**Set task A**
Do these statements agree with the derivative problem? Answer yes or no for each, quoting the exact words of the text that decide it: (i) Option B is given as 2. (ii) The working simplifies y to π/4 plus x/2. (iii) The first answer picks option (A).

**Document**
===============

Question

If $y={{\tan }^{-1}}\left( \frac{\cos x}{1+\sin x} \right),$ then $\frac{dy}{dx}$ is equal to

• A. $\frac{1}{2}$
• B. $2$
• C. $-2$
• D. $-\frac{1}{2}$

Answer 1

Answer: (D)

$-\frac{1}{2}$

Answer 2

Given that, $y={{\tan }^{-1}}\left( \frac{\cos x}{1+\sin x} \right)$
$={{\tan }^{-1}}\left( \frac{{{\cos }^{2}}\frac{x}{2}-{{\sin }^{2}}\frac{x}{2}}{{{\sin }^{2}}\frac{x}{2}+{{\cos }^{2}}\frac{x}{2}+2\sin \frac{x}{2}.\cos \frac{x}{2}} \right)$
$={{\tan }^{-1}}\left( \frac{\left( \cos \frac{x}{2}-\sin \frac{x}{2} \right)\left( \cos \frac{x}{2}+\sin \frac{x}{2} \right)}{{{\left( \cos \frac{x}{2}+\sin \frac{x}{2} \right)}^{2}}} \right)$
$={{\tan }^{-1}}\left( \frac{\cos \frac{x}{2}-\sin \frac{x}{2}}{\cos \frac{x}{2}+\sin \frac{x}{2}} \right)$
$={{\tan }^{-1}}\left( \frac{1-\tan \frac{x}{2}}{1+\tan \frac{x}{2}} \right)$
$={{\tan }^{-1}}\left( \tan \left( \frac{\pi }{4}-\frac{x}{2} \right) \right)$
$=\frac{\pi }{4}-\frac{x}{2}$
$\therefore$ $y=\frac{\pi }{4}-\frac{x}{2}$
Differentiating it w.r.t., $x$ we get $\frac{dy}{dx}=-\frac{1}{2}$

===============

**Dataset records**
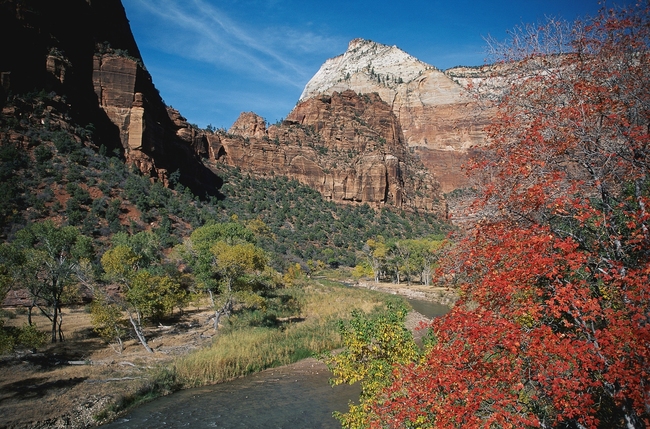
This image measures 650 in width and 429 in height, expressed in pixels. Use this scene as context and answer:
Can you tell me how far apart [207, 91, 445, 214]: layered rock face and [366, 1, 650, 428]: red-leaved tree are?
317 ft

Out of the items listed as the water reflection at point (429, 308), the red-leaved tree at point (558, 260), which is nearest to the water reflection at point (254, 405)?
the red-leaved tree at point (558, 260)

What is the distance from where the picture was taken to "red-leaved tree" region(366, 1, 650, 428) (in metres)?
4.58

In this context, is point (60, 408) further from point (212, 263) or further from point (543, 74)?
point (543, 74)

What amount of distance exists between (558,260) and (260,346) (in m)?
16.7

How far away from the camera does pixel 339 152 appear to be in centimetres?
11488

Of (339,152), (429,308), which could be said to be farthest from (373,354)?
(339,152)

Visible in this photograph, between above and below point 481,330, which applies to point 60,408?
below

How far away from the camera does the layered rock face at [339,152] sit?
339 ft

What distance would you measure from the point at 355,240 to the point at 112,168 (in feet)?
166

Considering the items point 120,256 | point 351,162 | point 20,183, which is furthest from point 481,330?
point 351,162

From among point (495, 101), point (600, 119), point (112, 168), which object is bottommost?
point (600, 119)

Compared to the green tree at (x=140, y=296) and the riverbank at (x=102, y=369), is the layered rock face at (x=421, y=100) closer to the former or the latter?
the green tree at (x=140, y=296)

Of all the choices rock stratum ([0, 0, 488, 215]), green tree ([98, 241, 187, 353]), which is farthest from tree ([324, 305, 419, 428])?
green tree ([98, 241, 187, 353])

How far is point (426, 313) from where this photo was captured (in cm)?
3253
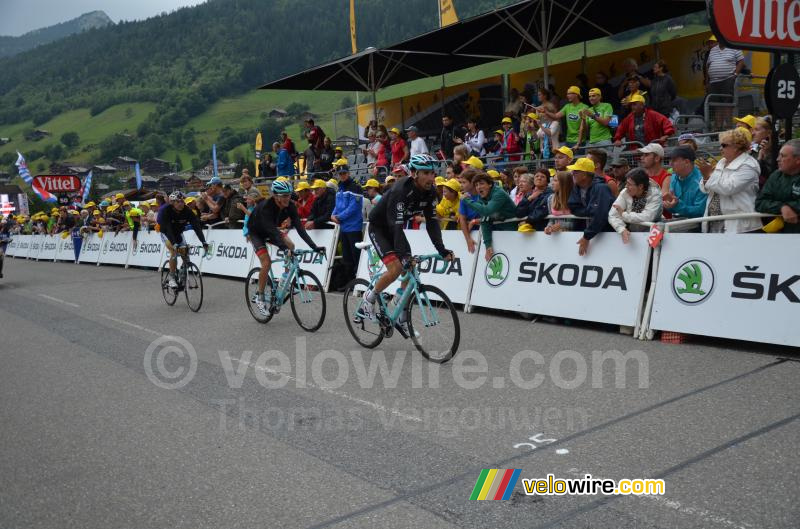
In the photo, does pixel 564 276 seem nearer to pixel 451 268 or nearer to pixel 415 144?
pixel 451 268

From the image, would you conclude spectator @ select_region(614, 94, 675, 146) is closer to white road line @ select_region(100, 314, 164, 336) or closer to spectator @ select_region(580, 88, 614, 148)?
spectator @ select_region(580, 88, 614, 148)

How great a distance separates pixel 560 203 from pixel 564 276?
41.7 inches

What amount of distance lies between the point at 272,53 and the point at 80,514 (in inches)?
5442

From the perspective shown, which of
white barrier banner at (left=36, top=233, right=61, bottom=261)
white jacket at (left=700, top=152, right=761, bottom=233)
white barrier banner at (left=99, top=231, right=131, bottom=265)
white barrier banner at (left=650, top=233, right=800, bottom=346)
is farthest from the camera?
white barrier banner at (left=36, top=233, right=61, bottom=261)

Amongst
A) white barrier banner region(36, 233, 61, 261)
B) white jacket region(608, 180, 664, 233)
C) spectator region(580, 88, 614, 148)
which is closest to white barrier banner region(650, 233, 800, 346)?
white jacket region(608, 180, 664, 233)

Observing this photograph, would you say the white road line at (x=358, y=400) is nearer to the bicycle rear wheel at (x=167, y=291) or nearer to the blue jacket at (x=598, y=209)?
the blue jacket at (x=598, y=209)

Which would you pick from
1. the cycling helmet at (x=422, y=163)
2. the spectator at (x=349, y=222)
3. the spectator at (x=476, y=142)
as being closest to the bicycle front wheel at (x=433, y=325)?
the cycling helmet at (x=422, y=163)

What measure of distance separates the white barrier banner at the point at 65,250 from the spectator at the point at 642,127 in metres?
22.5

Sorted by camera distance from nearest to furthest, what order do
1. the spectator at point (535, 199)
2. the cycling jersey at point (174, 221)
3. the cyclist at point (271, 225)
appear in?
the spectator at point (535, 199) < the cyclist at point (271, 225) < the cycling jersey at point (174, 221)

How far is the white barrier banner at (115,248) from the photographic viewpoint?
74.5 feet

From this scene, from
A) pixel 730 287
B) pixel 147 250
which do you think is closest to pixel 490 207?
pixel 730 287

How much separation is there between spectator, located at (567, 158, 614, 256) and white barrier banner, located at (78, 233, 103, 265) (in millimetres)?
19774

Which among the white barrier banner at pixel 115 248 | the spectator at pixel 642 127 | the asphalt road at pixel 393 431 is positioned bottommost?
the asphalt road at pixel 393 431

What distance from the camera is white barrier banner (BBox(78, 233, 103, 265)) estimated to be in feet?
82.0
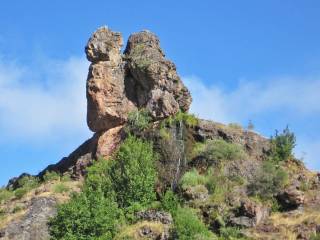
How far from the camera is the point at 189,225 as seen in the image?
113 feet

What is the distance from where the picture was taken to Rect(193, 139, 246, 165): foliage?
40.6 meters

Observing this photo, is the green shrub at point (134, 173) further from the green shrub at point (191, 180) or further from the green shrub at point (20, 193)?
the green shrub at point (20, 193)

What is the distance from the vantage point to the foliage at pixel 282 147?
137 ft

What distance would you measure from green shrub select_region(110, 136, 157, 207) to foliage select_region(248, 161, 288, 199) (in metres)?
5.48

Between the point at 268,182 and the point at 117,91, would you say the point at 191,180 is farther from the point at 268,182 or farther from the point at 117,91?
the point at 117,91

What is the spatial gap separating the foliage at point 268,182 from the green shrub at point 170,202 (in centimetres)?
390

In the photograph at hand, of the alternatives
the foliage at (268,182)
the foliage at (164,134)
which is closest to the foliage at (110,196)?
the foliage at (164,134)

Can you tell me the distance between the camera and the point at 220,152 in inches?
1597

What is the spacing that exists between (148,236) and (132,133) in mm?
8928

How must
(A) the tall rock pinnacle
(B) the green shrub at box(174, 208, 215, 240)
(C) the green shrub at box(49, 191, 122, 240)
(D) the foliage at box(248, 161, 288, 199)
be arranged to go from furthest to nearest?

===============

**Set task B**
Can you reproduce the records word for word, from the line that contains "Can you tell me the" through the end of the records?

**Exercise answer A**
(i) Yes: "B. $2$"
(ii) No: "$y=\frac{\pi }{4}-\frac{x}{2}$"
(iii) No: "Answer: (D)"

**Exercise answer B**
Can you tell me the distance between the camera and the point at 220,152 in inches?
1597

What is the spacing that exists between (148,236) and (132,133) in mm?
8928

How must
(A) the tall rock pinnacle
(B) the green shrub at box(174, 208, 215, 240)
(C) the green shrub at box(49, 191, 122, 240)
(D) the foliage at box(248, 161, 288, 199)
be arranged to go from furthest to nearest?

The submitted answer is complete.